How Your Binge Eating is Protecting You

Binging is not bad. Our habits and patterns around food are often guiding us toward deeper needs and desires. So this behavior is not something to be ashamed of. If you have experienced binging in the past or if it’s something you’re experiencing now, it is not a reflection of who you are or your character. It is a message from yourself to yourself. Binge eating is often characterized by consuming a large amount of food in one sitting and a feeling that the behavior of eating is out of control. An individual can binge on anything. A binge can even include a sense of overeating on foods you have labeled as “healthy” with a feeling of being out of control. 

We can learn from these experiences with food and they can reveal to us our own resiliency.  Your binging is trying to help you get through some situation that does not feel nourishing and satiating. Your binging can actually be a sign of your strength that you’re doing the best you can to navigate an intense life circumstance. You are doing what you need to do to get through whatever is occurring. Binging can be a way that you’re striving to feel connected, grounded, relaxed, alive, and in control. Marc David, the founder of The Institute for the Psychology of Eating, says that binging has a lot of power to it. So you engaging in the act of binging can be a misguided attempt to step into how powerful, resilient, and strong you are. The situation and thus the binging will eventually subside.

So while you’re flowing with whatever is arising in your life internally and externally, here are some different ways we can approach binging behavior.

  1. Ritualize Your Binge: Explore if there is a time of day you find yourself engaging in your binge. When that time of day comes, put whatever food you want to eat on your favorite plate, sit down with that food, and eat it without any distractions. When we slow down with our food, we can notice the tastes, textures, and what we are receiving from that food. You can embrace the grounding and pleasure and relaxation it is providing. When we take away labels that we are doing something “wrong” or “bad” we put the power back in ourselves and less in the food where the food and thus the binging become less desirable to engage in. Remember that you are never ever doing anything “wrong.” In taking away the judgment, you may find the binging dissipates on its own.

  2. Urge Surfing: When the urge to reach for food arises, you can observe that urge without acting on it, numbing out to it, or trying to make it go away. You can get curious what some part of you believes you will receive from eating whatever food you’re thinking of eating and then explore if there is some other action you can engage in that would provide you with the sensations and emotions you’re looking to feel. 
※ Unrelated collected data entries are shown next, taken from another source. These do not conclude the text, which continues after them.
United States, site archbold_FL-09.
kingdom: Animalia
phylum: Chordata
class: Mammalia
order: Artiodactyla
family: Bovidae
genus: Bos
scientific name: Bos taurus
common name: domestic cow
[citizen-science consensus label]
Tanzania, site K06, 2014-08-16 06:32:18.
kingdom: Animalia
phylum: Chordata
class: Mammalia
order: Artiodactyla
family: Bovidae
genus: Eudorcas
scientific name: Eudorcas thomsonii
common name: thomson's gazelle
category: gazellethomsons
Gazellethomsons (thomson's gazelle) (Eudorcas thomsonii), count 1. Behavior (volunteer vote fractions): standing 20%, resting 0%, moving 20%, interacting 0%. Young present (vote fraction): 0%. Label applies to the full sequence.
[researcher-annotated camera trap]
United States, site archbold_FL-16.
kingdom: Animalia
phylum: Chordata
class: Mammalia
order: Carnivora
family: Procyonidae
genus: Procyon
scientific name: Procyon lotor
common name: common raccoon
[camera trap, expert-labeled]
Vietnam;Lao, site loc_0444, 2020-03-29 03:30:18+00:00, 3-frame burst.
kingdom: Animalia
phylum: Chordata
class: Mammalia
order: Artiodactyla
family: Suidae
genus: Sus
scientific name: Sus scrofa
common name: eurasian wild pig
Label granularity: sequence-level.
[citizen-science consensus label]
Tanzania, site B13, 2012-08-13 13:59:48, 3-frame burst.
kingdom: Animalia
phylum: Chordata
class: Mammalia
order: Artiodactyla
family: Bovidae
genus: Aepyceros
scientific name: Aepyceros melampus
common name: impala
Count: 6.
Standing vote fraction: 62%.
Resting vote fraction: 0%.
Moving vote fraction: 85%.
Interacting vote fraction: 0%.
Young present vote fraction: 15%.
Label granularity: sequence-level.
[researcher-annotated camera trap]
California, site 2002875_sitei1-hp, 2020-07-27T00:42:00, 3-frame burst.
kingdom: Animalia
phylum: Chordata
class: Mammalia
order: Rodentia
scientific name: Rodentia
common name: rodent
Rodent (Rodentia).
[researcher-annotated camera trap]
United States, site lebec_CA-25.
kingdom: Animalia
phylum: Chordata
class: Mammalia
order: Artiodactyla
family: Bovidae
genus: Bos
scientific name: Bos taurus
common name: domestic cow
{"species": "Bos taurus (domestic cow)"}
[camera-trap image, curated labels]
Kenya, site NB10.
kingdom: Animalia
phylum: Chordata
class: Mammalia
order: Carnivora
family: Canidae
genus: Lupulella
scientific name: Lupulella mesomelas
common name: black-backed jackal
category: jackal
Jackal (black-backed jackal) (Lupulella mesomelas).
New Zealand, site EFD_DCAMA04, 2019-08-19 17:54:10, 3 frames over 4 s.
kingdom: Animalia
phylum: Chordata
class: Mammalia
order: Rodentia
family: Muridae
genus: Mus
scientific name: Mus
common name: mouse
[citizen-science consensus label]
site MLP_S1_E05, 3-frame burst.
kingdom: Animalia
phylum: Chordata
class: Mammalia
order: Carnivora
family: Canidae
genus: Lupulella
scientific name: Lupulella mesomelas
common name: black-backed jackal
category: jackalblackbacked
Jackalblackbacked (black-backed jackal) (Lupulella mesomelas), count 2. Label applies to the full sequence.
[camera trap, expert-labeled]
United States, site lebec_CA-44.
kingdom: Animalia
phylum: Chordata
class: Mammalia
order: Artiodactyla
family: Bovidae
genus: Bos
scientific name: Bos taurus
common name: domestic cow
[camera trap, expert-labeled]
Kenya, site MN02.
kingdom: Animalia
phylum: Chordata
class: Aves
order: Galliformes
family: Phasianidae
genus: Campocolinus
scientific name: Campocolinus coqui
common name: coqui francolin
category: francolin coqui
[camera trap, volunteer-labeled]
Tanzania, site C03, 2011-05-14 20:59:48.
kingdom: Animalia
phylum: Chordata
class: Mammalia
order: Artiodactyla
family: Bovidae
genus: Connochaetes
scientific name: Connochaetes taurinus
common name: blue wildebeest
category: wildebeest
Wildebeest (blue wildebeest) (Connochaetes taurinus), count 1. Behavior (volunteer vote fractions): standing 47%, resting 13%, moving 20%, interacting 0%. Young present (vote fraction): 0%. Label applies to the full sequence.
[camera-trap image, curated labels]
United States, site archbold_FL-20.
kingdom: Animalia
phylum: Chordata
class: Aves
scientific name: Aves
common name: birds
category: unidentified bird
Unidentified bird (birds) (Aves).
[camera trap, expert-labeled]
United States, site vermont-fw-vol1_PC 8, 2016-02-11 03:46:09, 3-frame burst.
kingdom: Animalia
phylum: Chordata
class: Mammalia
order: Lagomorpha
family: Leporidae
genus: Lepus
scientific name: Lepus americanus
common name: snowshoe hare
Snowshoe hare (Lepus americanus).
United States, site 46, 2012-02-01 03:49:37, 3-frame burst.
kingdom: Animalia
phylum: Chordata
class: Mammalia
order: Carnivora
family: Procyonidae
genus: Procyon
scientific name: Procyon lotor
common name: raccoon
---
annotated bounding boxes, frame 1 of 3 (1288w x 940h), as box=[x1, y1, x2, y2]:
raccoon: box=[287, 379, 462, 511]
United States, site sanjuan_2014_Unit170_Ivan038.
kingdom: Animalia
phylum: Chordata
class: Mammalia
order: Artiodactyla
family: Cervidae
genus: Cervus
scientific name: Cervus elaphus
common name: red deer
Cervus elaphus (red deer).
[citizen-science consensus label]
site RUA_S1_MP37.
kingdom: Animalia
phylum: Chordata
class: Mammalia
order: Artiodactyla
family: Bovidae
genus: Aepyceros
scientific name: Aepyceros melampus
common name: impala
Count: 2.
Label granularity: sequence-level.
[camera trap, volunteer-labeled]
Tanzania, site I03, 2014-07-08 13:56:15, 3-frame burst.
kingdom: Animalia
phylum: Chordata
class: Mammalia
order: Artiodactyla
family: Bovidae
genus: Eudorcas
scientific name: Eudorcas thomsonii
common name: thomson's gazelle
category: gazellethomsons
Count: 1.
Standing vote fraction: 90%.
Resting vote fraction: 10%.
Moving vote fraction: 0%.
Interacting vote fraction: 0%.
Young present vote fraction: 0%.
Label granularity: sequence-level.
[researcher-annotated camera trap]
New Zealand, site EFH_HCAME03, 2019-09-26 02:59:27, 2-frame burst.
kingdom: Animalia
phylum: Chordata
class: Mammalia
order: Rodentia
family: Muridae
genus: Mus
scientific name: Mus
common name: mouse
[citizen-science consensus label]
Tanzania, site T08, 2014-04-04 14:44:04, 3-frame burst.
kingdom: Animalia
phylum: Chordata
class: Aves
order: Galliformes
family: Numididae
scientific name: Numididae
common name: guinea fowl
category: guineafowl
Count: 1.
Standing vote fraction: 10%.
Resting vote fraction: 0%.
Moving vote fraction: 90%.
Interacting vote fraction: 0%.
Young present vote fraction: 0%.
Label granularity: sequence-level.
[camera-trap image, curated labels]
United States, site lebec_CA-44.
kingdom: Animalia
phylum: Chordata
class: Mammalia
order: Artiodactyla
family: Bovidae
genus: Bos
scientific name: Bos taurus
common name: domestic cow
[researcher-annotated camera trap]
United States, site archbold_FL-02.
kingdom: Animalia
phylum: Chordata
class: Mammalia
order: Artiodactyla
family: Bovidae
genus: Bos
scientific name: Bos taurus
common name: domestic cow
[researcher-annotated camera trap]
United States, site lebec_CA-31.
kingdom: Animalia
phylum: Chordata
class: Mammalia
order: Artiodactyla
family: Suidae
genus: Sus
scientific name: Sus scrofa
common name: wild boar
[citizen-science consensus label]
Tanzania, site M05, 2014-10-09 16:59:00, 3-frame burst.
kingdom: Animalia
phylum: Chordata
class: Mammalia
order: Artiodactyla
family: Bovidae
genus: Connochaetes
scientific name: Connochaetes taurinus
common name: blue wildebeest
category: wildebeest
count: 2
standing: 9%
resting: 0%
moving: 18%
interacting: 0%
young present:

  3. Journal: Writing is supportive in so many different ways. We get the physical act of moving by writing and our hand gliding over a piece of paper and we give ourselves space to express what our body has been holding on to. Journaling does not have to look any particular way. It doesn’t even need to be in full sentences. You can write out a list of words that resonate with you in that moment. You can write poetry. You can write a letter to someone that you don’t send. There are emotions desiring to be seen, and heard, and held. The binging is coming in as a way to try and navigate those emotions. Journaling can offer the opportunity to process your emotions in a way that can feel more satiating long term. 

The thing about binging is that it may feel good in the moment, but everything the binging is trying to numb you out to is still going to be there after the behavior is over. Even if you experiment with all of these tools and the binge still happens, explore some ways to still express what was trying to come up. Our life situations may take a while to shift and change. What is within our own control is how we respond to them. The binging will still continue to occur until we slow down and be with our emotions and reactions with compassion.

Remember to send yourself so much loving kindness on this journey. You are always doing the best you can to take care of you. Let yourself know that you’re doing a pretty damn good job.